La doctora se sacude el pelo y se gira hasta una mesita donde agarra una botella de agua y da un trago. Exhala y continúa.
—¿Sabes cuántos gobernantes y políticos, hombres y mujeres, lucharon por el feminismo desde entonces? Muy pocos. Los que pregonaban la igualdad sobre los estrados y parlamentos, de repente desaparecieron. Los que hablaban de que serían mártires por la causa, están en sus casas, cómodos, recibiendo sobornos para ocultar las injusticias. Las compañeras que lucharon hasta el final por nuestros derechos y que no pudieron escapar o están siendo torturadas o estarán enterradas en alguna fosa común. ¡Ningún país movió un dedo por nosotras! Todos callaron menos la Reina Aysel.
»Todavía recuerdo cuando hace tres años, la reina me contactó y me entregó tus restos, que se creían perdidos o incinerados. Hasta que no te clonamos, no pudimos estar seguras de que eran los tuyos. Fue el inicio del proyecto Veritas: la recuperación de la impronta que dejan los recuerdos en el ADN. Algunos decían que era una locura. Ciencia ficción. ¡Yo pensé que eran manotazos de ahogado! A pesar de ser una de las más grandes expertas en el campo de la biogenética, no tenía muchas esperanzas.
»Hicimos una gran cantidad de experimentos, ideando sueros, virus, bacterias, microbios, compuestos que potenciaran a tus neuronas para que reaparecieran la secuencia de ese fatídico día. Era nuestra única esperanza para devolver la cordura a este mundo y para lograr que las mujeres fueran libres otra vez. Gracias a ti, ¡lo hemos logrado!
La doctora saca de nuevo su pistola y me apunta.
—Pero tu participación termina aquí. Sabes demasiado. Te dije que no había hombres, salvo los clones de mi difunto marido Carl, que nos sirven para el trabajo pesado y poco más. Necesitamos a una Ashley Freewill pura, ignorante de todo lo que hemos hecho y con tus recuerdos. Me temo que tú, descansarás en el mismo lugar que tus hermanas.

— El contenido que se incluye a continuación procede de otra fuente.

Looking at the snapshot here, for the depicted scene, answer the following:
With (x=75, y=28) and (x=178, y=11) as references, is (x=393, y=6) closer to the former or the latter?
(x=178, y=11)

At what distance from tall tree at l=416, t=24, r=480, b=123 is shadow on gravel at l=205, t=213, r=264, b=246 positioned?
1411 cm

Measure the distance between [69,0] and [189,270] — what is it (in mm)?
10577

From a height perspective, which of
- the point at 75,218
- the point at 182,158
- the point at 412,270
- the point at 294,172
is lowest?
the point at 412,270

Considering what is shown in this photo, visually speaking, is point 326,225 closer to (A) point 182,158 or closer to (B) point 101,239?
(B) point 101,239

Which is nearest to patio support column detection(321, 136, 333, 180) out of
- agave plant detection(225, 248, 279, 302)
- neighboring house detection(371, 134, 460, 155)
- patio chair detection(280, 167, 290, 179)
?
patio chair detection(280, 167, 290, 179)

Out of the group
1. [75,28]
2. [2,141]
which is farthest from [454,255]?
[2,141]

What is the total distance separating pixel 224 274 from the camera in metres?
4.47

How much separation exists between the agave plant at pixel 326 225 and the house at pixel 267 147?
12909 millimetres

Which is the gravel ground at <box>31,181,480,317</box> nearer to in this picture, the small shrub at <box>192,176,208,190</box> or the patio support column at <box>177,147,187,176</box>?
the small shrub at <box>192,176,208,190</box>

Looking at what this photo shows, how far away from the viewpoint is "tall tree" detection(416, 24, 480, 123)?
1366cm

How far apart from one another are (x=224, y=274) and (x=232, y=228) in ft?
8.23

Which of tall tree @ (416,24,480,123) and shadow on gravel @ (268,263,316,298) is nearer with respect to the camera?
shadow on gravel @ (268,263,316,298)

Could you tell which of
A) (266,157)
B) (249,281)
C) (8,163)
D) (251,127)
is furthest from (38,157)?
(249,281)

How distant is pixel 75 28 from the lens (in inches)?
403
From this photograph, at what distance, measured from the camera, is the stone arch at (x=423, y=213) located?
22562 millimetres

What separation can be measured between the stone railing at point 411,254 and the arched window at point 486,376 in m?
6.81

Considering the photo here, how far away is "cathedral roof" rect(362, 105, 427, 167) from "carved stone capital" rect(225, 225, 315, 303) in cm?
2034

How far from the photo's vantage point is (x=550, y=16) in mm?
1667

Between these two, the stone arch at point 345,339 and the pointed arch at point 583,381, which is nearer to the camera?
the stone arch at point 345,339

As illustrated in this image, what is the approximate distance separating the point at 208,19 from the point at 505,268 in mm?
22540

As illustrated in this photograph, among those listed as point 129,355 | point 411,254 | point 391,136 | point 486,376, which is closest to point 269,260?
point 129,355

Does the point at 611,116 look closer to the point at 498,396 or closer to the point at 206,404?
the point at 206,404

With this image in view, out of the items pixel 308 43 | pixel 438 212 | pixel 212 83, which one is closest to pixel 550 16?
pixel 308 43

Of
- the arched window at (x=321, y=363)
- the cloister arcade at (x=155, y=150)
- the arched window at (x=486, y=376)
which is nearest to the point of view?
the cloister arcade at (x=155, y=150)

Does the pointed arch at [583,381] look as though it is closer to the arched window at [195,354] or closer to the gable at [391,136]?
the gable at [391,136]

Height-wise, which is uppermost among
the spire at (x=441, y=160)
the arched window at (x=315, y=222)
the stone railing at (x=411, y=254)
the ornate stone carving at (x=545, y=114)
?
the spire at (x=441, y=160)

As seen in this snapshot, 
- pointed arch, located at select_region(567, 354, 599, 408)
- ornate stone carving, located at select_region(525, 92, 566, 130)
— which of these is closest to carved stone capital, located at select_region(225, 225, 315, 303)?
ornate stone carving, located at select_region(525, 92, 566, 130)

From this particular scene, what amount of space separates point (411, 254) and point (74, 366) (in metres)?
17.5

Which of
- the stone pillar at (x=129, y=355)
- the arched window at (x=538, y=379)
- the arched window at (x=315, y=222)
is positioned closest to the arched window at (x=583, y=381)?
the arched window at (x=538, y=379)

¿Es esto lo que han sufrido las anteriores doscientas setenta y ochos clones? No he sido otra cosa más que un experimento. Una rata de laboratorio que, una vez cumplida su labor, podía ser sacrificada. No tengo derechos, no tengo futuro. ¡No tengo nada!
¿Vale la libertad de las mujeres su abuso, su experimentación y su asesinato? ¿Es esto producto de la desesperación o de la verdadera naturaleza humana? El mundo verá la verdad del asesinato del presidente, mientras yo me enfrento a otra: la bondad absoluta no existe. Todos, mujeres y hombres, cruzaremos las líneas rojas por lograr nuestros objetivos. La pregunta es: ¿hasta dónde es lícito llegar por el bien común? ¿Puede surgir algo bueno de esto?
La doctora apunta y...
*
—¡Aaah! —exclamo.
Me incorporo, miro en derredor y me hallo en una lujosa y desconocida habitación de hotel. Estoy vestida con un camisón de seda y en una cama king size. La puerta se abre casi al minuto y por ella entra una mujer, de unos cuarenta años, vestida con prendas árabes, de llamativos ojos verdes, labios rojos, enmarcados por un pelo rizado de color azabache y ataviada de oro de la cabeza a los pies.
—Bienvenida a Riad, señorita Freewill. Soy su anfitriona, la reina Aysel.
—¿R-reina...? ¿Qué hago aquí? —pregunto confundida—. ¿N-no estoy muerta?
Una sonrisa de depredadora ilumina su faz. Por un momento, me siento como una gacela ante una leona.
—Le aseguro que usted está más viva que nunca. Prepárese, vamos a cambiar el mundo.